# 2,656 new timeshares units in Vegas by the end of 2009



## dougp26364 (Jan 21, 2008)

According to Las Vegas stats, these are the new timeshare units opening up in Vegas by the end of 2009. Of note is that, only 1,228 are within walking distance to the strip and those are all in the same resort, Planet Hollywood Towers by Westgate. These numbers also don't take into effect the future completion of HGVC LV Strip resort, which has two more huge towers to complete of towers 3 & 4 of Marriott's Grand Chateau which will add at least another 400 units to the mix. 

The Bond 5735 Dean Martin Drive Mid 2008  *300*

Blue Green Resorts Tropicana and Paradise Road Mid 2008  *360* 

Tahiti Village Vacation Club phase 2 7200 Las Vegas Blvd South August 2008  *568* 

Planet Hollywood Towers by Westgate 3667 Las Vegas Blvd South August 2009  *1,228 *

Hilton Grand Vacations Lake Las Vegas Fall 2009 *200*

With numbers like this, I'm glad every unit I own in Vegas is now in some sort of system that has some sort of internal exchange for owners. While that won't completely protect me from Vegas becoming over built it does help insulate me to some degree. At least with DRI and HGVC there is a defined value as far as how many points each unit is assigned.


----------



## london (Jan 21, 2008)

*Timeshare Expansion*

When will the development of thousands of additional units end?

It appears the demand cycle will continue to grow in proportion to population growth.

Comments?


----------



## Karen G (Jan 21, 2008)

dougp26364 said:


> The Bond 5735 Dean Martin Drive Mid 2008  *300*


I hadn't heard about this timeshare before so I googled it to find out more. The first thing that came up on Google was this TUG post!  I still don't know any more than I did before!


----------



## dougp26364 (Jan 22, 2008)

Karen G said:


> I hadn't heard about this timeshare before so I googled it to find out more. The first thing that came up on Google was this TUG post!  I still don't know any more than I did before!



It's been in the I.I. book for a couple of years now. It essentially on an access road on the west side of the strip. I can't imagine the location as being all that great but I have yet to drive by it. I have never seen one of the timeshare body snatchers on the strip promoting this timeshare either. Perhaps that's because it's been in the planning/construction stages all this time. 

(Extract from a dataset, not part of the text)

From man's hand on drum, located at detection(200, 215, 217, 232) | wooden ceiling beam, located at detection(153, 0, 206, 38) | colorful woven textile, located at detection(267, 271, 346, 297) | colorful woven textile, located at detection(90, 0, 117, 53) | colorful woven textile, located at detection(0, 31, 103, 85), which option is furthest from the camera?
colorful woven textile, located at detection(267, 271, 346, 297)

We'll be back in Vegas this coming March. My curiosity has finally grown to a point that I'll probably drive by it to see exactly where it is and what it looks like. I doubt that I'll ever be curious enough to take a sales tour.


----------



## dougp26364 (Jan 22, 2008)

london said:


> When will the development of thousands of additional units end?
> 
> It appears the demand cycle will continue to grow in proportion to population growth.
> 
> Comments?



Developers don't care about supply and demand for exchanges. All they care about is supply and demand for sales. Sales have been strong in Vegas and, so long as they can sell the units they'll build the units. 

From an exchange point of view Orlando is a pretty well saturated market but, from a sales point of view there still appears to be room for growth. The same thing will happen in Vegas. 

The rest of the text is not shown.